- [Fragmento proporcionado]:
• • • • • • •

Una
mañana visité con Mari, como hacemos
a diario en Nerja, la cafetería “Bajamar” para tomar el habitual café de
las 11:00 horas, a este ritual le suele llamar, nuestro apreciado paisano Alfonso Carretero Saeta “El Yesca”… ¡¡¡Tomar la dosis!!!
Cuando
entramos nos vimos sorprendidos por el hecho de que a primera vista estaban
todas las mesas ocupadas, aquella mañana debió confabularse todo Nerja para ir allí a desayunar y,
además, a la misma hora. Mirábamos en todas direcciones intentando localizar una
mesa que estuviera libre para poder sentarnos y, cuando ya estábamos decididos
a salir del local, un señor mayor que también era cliente habitual de “Bajamar” y al que sólo conocíamos de
vista, estaba sentado solo en una mesa, nos dijo:
-
¡¡¡Sentaos aquí conmigo, si no os
importa!!!
Aceptamos
su propuesta y él, con su gesto inusual en la sociedad de nuestros tiempos, no
sólo nos acogió sino que, además, nos invitó.
Desde
ese día nuestros encuentros se fueron convirtiendo poco a poco en algo
cotidiano, hablábamos de los temas de la vida y de esa manera nos fuimos
conociendo. Como nuestras formas de ser y de pensar eran similares pues nos
sincerábamos bastante y por ser así ambas partes nuestros días de convivencia cafetera
fueron inolvidables, aunque él tuviera casi veinte años más que nosotros.

• • • • • • •

- [Datos proporcionados]:
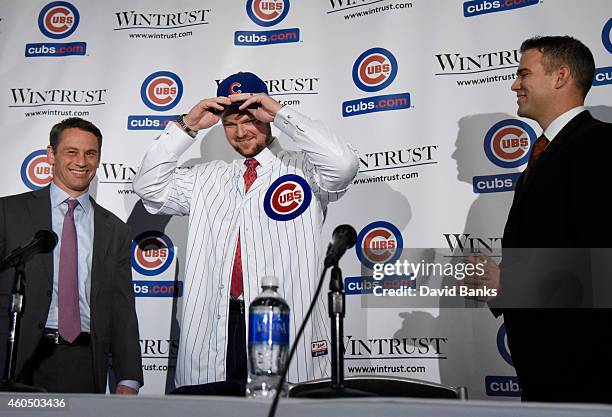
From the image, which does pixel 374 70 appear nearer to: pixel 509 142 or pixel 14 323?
pixel 509 142

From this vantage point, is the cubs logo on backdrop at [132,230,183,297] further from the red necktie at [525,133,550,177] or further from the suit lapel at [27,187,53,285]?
the red necktie at [525,133,550,177]

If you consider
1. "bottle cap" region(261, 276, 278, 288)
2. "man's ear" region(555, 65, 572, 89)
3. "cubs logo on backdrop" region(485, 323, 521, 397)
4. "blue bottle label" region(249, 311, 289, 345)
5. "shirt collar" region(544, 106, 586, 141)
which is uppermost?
"man's ear" region(555, 65, 572, 89)

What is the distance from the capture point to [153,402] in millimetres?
1198

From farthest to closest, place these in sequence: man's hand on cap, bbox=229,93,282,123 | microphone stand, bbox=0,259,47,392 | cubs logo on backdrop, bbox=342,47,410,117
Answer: cubs logo on backdrop, bbox=342,47,410,117, man's hand on cap, bbox=229,93,282,123, microphone stand, bbox=0,259,47,392

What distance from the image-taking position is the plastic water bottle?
172cm

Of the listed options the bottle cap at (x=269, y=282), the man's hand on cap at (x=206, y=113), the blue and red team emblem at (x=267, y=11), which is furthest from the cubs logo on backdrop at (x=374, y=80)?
the bottle cap at (x=269, y=282)

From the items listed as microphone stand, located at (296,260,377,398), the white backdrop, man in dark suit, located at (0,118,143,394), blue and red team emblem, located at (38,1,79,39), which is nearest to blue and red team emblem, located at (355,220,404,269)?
the white backdrop

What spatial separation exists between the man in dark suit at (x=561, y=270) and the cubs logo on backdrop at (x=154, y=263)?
1539mm

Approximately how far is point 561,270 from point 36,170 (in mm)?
2602

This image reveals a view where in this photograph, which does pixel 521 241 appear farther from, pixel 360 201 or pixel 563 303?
pixel 360 201

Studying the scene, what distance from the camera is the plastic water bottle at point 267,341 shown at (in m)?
1.72

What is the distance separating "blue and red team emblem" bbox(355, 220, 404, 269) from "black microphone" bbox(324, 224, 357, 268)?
1.56 m

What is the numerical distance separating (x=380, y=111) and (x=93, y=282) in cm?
153

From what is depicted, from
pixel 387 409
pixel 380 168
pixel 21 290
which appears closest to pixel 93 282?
pixel 21 290
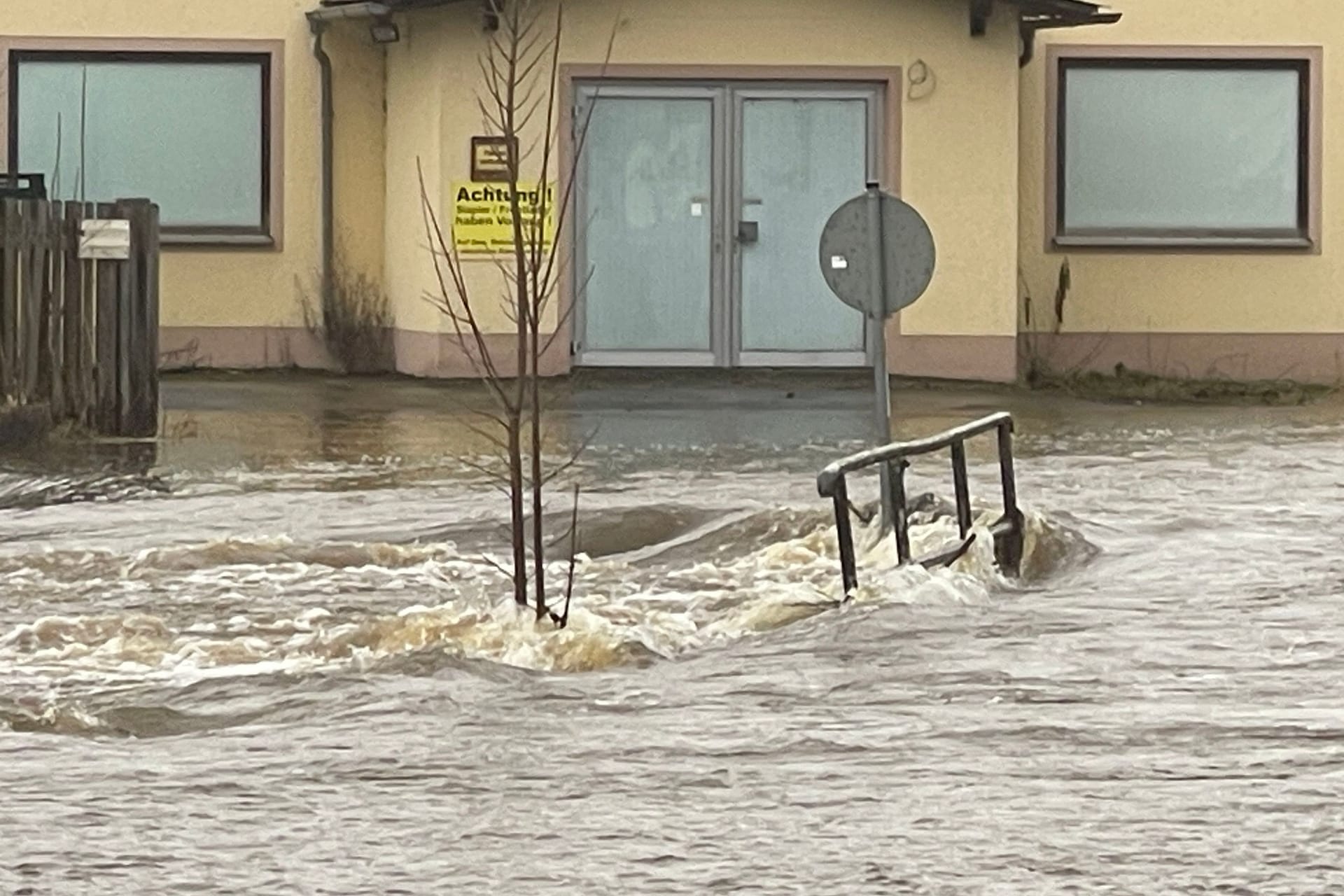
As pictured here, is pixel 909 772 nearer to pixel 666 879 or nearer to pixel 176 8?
pixel 666 879

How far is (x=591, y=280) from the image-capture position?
78.5 feet

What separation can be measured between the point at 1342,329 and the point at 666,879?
1963 cm

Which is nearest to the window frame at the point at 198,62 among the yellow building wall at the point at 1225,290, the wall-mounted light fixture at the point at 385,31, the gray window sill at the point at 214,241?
the gray window sill at the point at 214,241

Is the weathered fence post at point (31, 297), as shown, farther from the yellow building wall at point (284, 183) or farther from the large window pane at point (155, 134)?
the large window pane at point (155, 134)

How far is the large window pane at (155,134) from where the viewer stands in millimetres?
25219

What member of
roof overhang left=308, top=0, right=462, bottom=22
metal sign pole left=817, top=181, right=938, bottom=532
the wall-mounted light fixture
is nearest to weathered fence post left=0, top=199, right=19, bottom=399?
metal sign pole left=817, top=181, right=938, bottom=532

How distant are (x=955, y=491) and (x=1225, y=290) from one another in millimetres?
13517

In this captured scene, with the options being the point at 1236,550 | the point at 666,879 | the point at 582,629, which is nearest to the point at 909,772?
the point at 666,879

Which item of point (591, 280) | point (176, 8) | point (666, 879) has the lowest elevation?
point (666, 879)

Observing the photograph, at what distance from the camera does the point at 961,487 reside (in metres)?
12.1

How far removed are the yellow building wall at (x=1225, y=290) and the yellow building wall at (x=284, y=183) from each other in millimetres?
5421

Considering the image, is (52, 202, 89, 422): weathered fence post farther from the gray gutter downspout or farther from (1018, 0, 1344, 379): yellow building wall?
(1018, 0, 1344, 379): yellow building wall

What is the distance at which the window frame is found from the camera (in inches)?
988

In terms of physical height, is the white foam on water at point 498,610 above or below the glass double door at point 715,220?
below
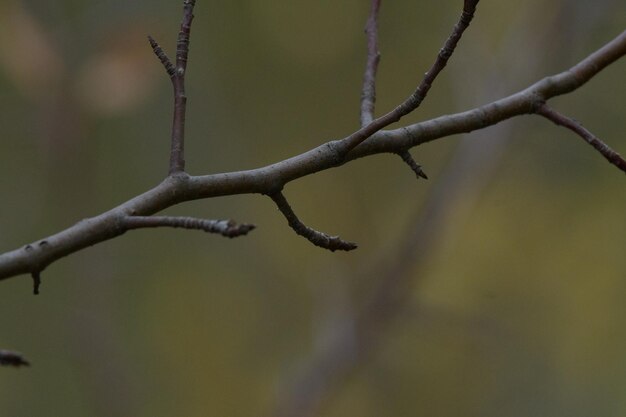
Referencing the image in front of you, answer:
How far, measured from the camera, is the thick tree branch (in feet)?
2.44

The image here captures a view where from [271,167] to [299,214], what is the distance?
3.72 m

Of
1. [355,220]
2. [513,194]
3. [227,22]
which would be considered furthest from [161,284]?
[513,194]

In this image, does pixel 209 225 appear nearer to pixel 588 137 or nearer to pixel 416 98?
pixel 416 98

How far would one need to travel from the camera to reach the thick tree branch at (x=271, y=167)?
745mm

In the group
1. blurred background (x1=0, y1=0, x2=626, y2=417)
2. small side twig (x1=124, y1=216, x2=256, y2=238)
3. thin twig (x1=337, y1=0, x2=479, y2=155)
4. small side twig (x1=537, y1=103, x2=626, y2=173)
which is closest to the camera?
small side twig (x1=124, y1=216, x2=256, y2=238)

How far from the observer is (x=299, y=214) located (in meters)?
4.54

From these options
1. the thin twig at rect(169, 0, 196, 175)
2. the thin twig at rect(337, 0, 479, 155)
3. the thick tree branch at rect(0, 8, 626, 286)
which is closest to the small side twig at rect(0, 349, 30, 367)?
the thick tree branch at rect(0, 8, 626, 286)

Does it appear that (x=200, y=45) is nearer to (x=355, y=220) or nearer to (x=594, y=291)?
(x=355, y=220)

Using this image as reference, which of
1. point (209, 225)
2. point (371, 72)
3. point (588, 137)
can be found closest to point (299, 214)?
point (371, 72)

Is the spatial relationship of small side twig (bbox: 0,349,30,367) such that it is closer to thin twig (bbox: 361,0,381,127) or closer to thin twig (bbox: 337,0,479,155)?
thin twig (bbox: 337,0,479,155)

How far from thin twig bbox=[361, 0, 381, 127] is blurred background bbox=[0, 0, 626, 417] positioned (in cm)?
218

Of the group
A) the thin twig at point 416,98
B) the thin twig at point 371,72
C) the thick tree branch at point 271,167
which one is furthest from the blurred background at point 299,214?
the thin twig at point 416,98

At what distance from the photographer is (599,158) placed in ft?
14.2

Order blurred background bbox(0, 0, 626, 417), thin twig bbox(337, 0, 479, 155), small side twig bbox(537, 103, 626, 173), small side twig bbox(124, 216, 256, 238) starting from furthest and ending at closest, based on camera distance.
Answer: blurred background bbox(0, 0, 626, 417) → small side twig bbox(537, 103, 626, 173) → thin twig bbox(337, 0, 479, 155) → small side twig bbox(124, 216, 256, 238)
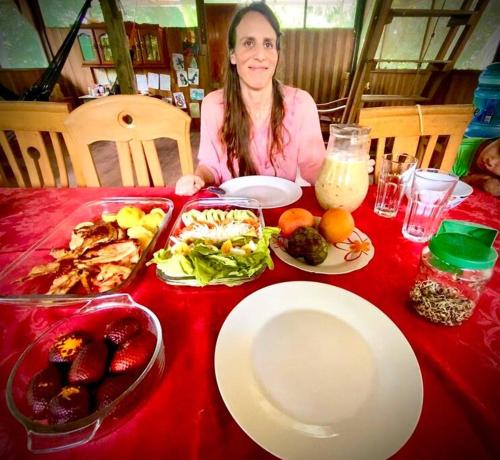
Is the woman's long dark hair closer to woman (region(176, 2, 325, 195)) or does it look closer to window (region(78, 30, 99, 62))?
woman (region(176, 2, 325, 195))

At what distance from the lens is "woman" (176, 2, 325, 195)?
4.69ft

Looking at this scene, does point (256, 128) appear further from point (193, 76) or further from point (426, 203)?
point (193, 76)

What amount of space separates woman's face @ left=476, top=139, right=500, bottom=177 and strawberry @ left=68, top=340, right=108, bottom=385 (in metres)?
1.39

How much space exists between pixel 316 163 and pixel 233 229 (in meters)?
0.99

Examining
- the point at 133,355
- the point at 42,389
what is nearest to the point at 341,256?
the point at 133,355

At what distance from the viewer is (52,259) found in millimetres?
691

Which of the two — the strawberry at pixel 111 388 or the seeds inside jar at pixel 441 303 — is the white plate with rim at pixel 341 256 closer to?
the seeds inside jar at pixel 441 303

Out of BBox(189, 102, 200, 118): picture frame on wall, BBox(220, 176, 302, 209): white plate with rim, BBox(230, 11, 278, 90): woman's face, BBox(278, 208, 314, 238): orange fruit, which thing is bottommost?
BBox(189, 102, 200, 118): picture frame on wall

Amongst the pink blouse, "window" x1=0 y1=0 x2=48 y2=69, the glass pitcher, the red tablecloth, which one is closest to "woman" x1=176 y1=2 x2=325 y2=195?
the pink blouse

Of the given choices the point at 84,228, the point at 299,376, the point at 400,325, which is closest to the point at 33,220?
the point at 84,228

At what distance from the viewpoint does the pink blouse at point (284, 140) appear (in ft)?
4.83

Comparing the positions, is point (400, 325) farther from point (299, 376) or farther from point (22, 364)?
point (22, 364)

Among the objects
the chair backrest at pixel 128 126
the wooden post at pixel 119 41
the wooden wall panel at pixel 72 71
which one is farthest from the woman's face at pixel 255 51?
the wooden wall panel at pixel 72 71

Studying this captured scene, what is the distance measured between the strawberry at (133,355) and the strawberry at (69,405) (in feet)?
0.16
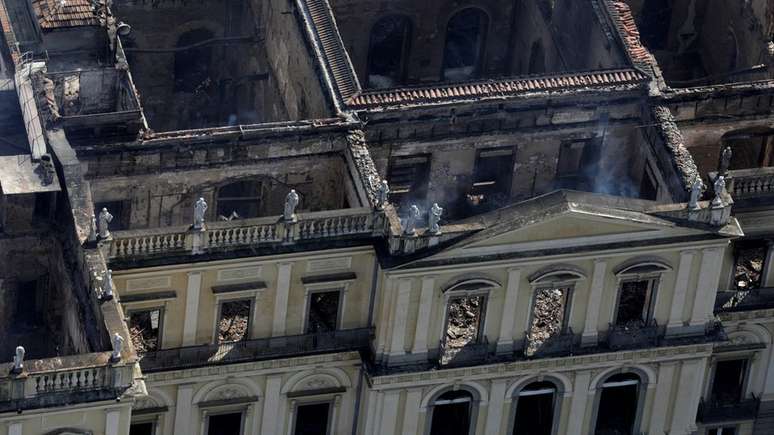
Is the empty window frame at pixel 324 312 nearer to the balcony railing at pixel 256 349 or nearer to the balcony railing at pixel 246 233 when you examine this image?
the balcony railing at pixel 256 349

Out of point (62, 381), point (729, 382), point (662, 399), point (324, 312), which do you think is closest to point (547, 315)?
point (662, 399)

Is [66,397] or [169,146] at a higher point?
[169,146]

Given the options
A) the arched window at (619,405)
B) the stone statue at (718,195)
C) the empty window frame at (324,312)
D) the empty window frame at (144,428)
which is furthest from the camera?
the arched window at (619,405)

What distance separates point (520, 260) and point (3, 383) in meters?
20.7

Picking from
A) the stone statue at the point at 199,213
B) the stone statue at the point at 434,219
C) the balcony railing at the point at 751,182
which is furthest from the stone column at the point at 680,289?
the stone statue at the point at 199,213

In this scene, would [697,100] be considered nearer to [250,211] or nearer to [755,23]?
[755,23]

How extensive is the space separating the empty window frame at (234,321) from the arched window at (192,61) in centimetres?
1860

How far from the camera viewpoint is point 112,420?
104 m

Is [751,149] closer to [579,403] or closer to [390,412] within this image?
[579,403]

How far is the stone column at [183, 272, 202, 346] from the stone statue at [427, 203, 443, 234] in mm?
8368

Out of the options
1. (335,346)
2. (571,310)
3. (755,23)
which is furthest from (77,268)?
(755,23)

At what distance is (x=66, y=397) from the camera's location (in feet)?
338

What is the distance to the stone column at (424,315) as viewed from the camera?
368 feet

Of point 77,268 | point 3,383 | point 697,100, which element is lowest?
Result: point 3,383
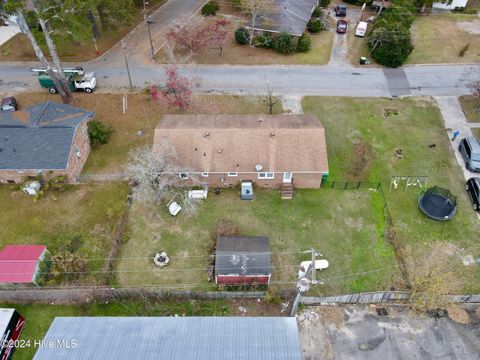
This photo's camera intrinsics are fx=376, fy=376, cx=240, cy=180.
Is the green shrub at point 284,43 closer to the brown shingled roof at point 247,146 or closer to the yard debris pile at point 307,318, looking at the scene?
the brown shingled roof at point 247,146

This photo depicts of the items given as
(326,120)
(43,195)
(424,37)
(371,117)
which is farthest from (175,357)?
(424,37)

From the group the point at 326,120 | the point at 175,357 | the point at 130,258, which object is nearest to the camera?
the point at 175,357

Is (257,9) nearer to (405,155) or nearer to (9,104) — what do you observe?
(405,155)

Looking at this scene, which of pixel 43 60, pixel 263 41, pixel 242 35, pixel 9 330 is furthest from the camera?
pixel 263 41

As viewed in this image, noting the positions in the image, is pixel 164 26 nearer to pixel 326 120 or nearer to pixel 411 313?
pixel 326 120

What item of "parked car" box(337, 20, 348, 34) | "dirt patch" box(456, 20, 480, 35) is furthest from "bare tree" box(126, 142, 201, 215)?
"dirt patch" box(456, 20, 480, 35)

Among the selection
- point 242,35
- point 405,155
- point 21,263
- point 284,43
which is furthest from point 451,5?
point 21,263

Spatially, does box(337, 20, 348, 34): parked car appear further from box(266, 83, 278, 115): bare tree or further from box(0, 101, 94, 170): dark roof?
box(0, 101, 94, 170): dark roof
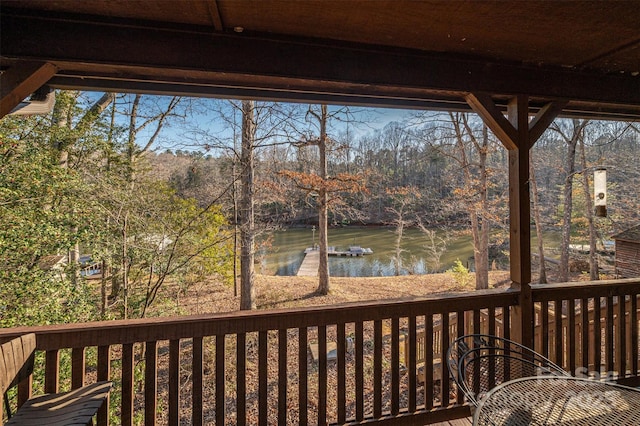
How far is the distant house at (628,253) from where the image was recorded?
851 cm

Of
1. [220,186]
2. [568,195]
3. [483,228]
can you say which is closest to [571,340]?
[220,186]

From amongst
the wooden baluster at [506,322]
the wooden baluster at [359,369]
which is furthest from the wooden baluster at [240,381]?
the wooden baluster at [506,322]

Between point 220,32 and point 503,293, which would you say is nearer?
point 220,32

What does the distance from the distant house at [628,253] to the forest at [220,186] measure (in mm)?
669

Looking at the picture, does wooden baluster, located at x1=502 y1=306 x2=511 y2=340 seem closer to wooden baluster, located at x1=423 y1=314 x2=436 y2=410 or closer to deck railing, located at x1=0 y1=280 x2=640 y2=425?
deck railing, located at x1=0 y1=280 x2=640 y2=425

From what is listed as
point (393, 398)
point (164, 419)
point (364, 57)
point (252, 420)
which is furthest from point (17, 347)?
point (164, 419)

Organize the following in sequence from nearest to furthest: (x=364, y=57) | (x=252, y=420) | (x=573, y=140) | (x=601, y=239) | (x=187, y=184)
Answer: (x=364, y=57) < (x=252, y=420) < (x=187, y=184) < (x=573, y=140) < (x=601, y=239)

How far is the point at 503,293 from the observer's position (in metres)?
2.13

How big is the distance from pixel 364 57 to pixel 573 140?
10.2m

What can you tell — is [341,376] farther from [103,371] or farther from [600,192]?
[600,192]

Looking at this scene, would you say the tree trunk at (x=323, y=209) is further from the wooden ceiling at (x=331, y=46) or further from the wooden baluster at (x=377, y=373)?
the wooden baluster at (x=377, y=373)

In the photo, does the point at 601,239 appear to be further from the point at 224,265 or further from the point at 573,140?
the point at 224,265

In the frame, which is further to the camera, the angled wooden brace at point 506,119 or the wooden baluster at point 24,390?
the angled wooden brace at point 506,119

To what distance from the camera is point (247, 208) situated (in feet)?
22.5
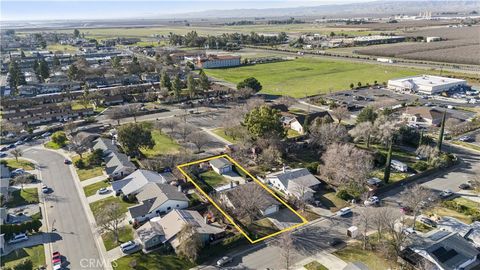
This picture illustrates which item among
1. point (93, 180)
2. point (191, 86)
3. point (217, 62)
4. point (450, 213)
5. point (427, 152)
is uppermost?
point (217, 62)

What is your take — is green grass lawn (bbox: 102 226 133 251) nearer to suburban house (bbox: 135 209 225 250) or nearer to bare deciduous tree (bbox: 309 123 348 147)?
suburban house (bbox: 135 209 225 250)

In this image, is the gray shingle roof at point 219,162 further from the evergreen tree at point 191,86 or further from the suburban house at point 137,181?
the evergreen tree at point 191,86

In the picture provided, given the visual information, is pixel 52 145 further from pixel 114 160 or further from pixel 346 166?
pixel 346 166

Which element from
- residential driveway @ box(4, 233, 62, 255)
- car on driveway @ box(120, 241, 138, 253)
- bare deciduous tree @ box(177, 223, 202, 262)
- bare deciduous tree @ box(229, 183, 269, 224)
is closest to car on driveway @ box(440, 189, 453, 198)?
bare deciduous tree @ box(229, 183, 269, 224)

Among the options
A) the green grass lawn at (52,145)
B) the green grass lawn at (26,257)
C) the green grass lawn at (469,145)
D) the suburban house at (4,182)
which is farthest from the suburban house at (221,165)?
the green grass lawn at (469,145)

• • • • • • •

- [Consigna planteada]:
Enumere todos los datos que el relato de la cafetería ofrece sobre el señor que les ofrece asiento, dentro de la oración que concluye con «nos dijo:».

- [Respuesta]:
- Era un señor mayor.
- También era cliente habitual de "Bajamar".
- Los narradores solo lo conocían de vista.
- Estaba sentado solo en una mesa.